- _Exercise_
From the records below, print only the part that opens with the line containing "smiling young woman or girl calling" and closes with the line containing "Fisherman casting into"; omit the pictures.

(Beginning of Records)

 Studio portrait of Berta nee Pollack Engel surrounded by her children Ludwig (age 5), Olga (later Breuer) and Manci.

(End of Records)
(Beginning of Records)

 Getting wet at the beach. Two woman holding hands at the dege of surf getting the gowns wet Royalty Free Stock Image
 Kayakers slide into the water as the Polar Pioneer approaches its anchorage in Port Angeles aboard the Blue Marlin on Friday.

(End of Records)
(Beginning of Records)

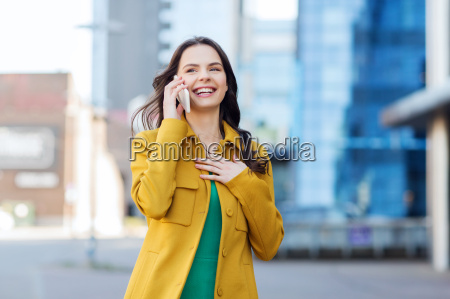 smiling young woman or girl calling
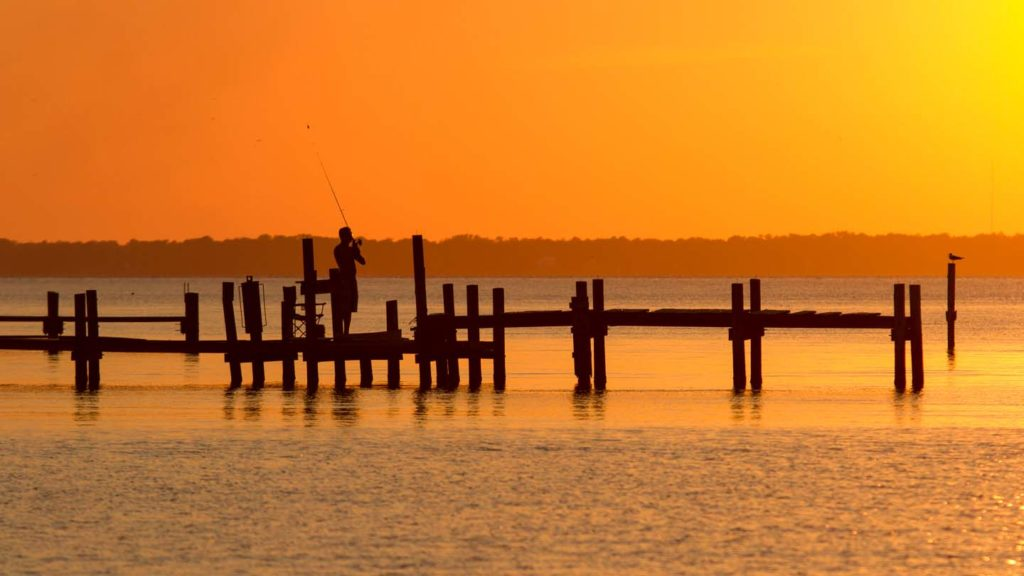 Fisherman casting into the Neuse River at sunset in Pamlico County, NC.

(End of Records)

- _Reply to the task_
 smiling young woman or girl calling
 Fisherman casting into the Neuse River at sunset in Pamlico County, NC.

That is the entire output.